EXERCISE SET:
(A) Do these statements agree with the text on the 1992 NCAA Division II softball tournament? (i) It was the 11th annual postseason tournament of its kind. (ii) The finals were played in Shawnee, Kansas. (iii) Attendance exceeded 3,000. Answer yes or no for each, quoting the deciding words of the text.
(B) In the text on the 1992 NCAA Division II softball tournament, who was the winning coach?
(C) Reproduce the text on the 1992 NCAA Division II softball tournament between "The final, four-team" and "II national title.", inclusive.

PASSAGE PROVIDED:
1992 NCAA Division II softball tournament
- Format: Double-elimination tournament
- Finals site: Shawnee, Kansas;
- Champions: Missouri Southern State (1st title)
- Runner-up: Cal State Hayward (1st title game)
- Winning coach: Pat Lipira (1st title)
- Attendance: 2,827

= 1992 NCAA Division II softball tournament =

The 1992 NCAA Division II softball tournament was the 11th annual postseason tournament hosted by the NCAA to determine the national champion of softball among its Division II members in the United States, held at the end of the 1992 NCAA Division II softball season.

The final, four-team double elimination tournament, also known as the Division II Women's College World Series, was played in Shawnee, Kansas.

Emerging from the winner's bracket, Missouri Southern State and defeated Cal State Hayward in the first game of the double elimination championship series, 1–0, to capture the Lions' first Division II national title.

SUPPLIED DATA:
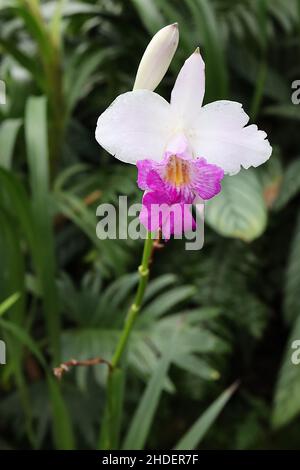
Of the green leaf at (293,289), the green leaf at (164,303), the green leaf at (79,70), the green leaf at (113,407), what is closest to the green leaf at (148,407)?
the green leaf at (113,407)

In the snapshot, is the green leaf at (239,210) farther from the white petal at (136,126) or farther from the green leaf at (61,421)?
the white petal at (136,126)

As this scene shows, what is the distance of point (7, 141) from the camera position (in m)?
1.10

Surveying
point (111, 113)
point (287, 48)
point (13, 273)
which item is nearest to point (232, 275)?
point (13, 273)

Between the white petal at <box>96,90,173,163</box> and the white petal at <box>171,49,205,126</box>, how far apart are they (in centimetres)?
1

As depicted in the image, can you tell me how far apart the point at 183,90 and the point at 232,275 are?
83 centimetres

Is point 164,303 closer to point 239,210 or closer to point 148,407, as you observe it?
point 239,210

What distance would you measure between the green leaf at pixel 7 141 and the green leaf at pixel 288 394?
614 millimetres

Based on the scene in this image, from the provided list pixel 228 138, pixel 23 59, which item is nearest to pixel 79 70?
pixel 23 59

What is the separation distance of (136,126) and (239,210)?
0.66 metres

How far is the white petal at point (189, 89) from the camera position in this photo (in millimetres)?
543

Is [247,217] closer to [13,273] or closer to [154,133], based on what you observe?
[13,273]

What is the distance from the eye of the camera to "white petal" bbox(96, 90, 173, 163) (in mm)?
532

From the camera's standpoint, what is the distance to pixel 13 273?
0.99 meters

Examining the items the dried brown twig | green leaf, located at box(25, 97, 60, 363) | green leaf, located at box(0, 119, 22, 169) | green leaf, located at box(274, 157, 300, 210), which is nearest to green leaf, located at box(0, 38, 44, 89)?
green leaf, located at box(0, 119, 22, 169)
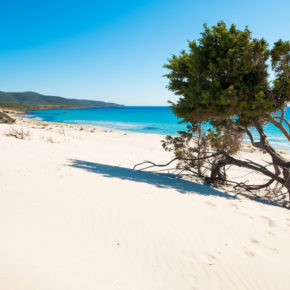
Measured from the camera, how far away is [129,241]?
2.90 metres

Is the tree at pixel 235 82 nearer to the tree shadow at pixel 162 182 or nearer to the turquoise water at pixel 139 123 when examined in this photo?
the tree shadow at pixel 162 182

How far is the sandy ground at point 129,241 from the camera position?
2.20 meters

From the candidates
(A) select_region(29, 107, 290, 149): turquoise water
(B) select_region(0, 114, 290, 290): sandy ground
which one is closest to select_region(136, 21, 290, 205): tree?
(B) select_region(0, 114, 290, 290): sandy ground

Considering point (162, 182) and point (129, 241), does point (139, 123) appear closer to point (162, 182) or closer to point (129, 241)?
point (162, 182)

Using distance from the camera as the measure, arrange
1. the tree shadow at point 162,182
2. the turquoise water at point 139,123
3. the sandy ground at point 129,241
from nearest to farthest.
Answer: the sandy ground at point 129,241 → the tree shadow at point 162,182 → the turquoise water at point 139,123

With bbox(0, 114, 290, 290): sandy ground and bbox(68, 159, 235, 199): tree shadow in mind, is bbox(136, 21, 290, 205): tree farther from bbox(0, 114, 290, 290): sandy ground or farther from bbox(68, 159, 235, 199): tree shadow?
bbox(0, 114, 290, 290): sandy ground

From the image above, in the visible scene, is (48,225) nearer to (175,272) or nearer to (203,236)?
(175,272)

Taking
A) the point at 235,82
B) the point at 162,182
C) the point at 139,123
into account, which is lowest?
the point at 162,182

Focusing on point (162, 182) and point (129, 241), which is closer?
point (129, 241)

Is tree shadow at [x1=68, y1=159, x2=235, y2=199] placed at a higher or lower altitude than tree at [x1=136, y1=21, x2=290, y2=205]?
lower

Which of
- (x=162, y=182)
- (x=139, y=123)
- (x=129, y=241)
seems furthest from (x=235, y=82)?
(x=139, y=123)

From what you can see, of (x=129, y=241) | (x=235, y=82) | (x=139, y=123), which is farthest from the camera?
(x=139, y=123)

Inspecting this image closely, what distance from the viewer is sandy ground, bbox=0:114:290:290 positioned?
2197 millimetres

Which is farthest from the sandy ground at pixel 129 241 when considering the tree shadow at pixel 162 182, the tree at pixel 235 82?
the tree at pixel 235 82
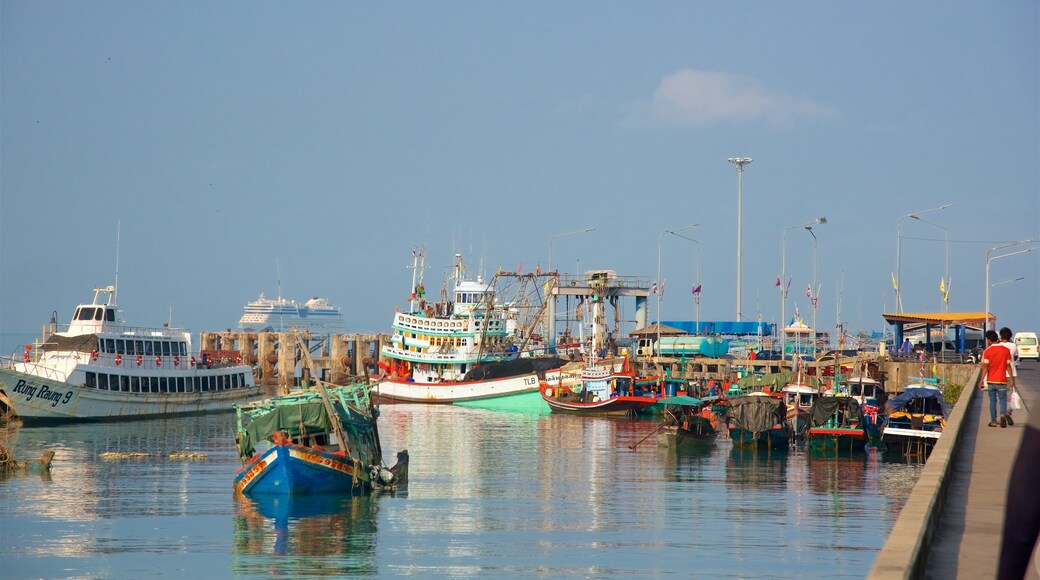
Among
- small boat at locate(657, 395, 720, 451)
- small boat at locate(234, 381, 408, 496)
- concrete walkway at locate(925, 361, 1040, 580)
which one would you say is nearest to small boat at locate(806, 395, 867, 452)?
small boat at locate(657, 395, 720, 451)

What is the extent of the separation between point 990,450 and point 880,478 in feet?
53.3

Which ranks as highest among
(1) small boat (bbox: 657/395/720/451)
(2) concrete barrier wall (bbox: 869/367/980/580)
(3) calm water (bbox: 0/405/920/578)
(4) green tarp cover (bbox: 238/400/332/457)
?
(2) concrete barrier wall (bbox: 869/367/980/580)

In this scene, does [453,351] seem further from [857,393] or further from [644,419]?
[857,393]

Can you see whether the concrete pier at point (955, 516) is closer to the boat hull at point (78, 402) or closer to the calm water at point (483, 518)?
the calm water at point (483, 518)

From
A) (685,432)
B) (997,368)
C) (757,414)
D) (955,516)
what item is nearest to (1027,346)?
(757,414)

EXERCISE ANSWERS:
(A)
(i) Yes: "the 11th annual postseason tournament"
(ii) Yes: "Finals site: Shawnee, Kansas"
(iii) No: "Attendance: 2,827"

(B) Pat Lipira

(C)
The final, four-team double elimination tournament, also known as the Division II Women's College World Series, was played in Shawnee, Kansas.

Emerging from the winner's bracket, Missouri Southern State and defeated Cal State Hayward in the first game of the double elimination championship series, 1–0, to capture the Lions' first Division II national title.